Assembly Language for Intel-Based Computers (5th Edition)  Earlier edition of the book above, probably just as good.  Covers 32-bit Windows assembly language.

Introduction to 80x86 Assembly Language and Computer Architecture (2nd Edition) Covers 32-bit Windows assembly language.

Besides what Hutch said, these are the ones I would recommend.  Search Books on Amazon.com for "Assembly Language" for details on these and for more books.

Oops, Dave posted while  I was typing this.  The 4th edition just has a little less content than the 5th.

cork

technobot - the book I'm currently using to get down the basics is "Introduction to Assembly Language Programming" by Sivarama P. Dandamudi. It uses MASM and is clearly written. I have a dozen or so books on the subject and that is the one that I chose to start learning from. The book strikes the right balance for me.
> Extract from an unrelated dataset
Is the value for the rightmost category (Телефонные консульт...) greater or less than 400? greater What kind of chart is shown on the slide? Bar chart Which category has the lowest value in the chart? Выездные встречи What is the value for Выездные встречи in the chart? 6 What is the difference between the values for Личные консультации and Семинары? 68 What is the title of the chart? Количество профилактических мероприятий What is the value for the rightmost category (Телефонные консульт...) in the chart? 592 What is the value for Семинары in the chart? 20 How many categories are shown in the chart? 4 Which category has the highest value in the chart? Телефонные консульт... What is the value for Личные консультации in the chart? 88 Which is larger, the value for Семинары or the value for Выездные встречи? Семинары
I'm also supplementing this with the MASM Programmer's Reference. Anything that I'm unclear about I run past the guys here.

I chose to work with a book that uses MASM syntax, since it seems to be the most popular.

I'm using MASM32 with Quick Editor and that has been a godsend.

hutch--

If you want the real McCoy[tm] Intel manuals, go to the Intel site and find the PDF manuals for the current i7 hardware. Its not for the faint of heart but neither is assembler language programming. The Intel manuals are the exhaustive reference for Intel x86 processors.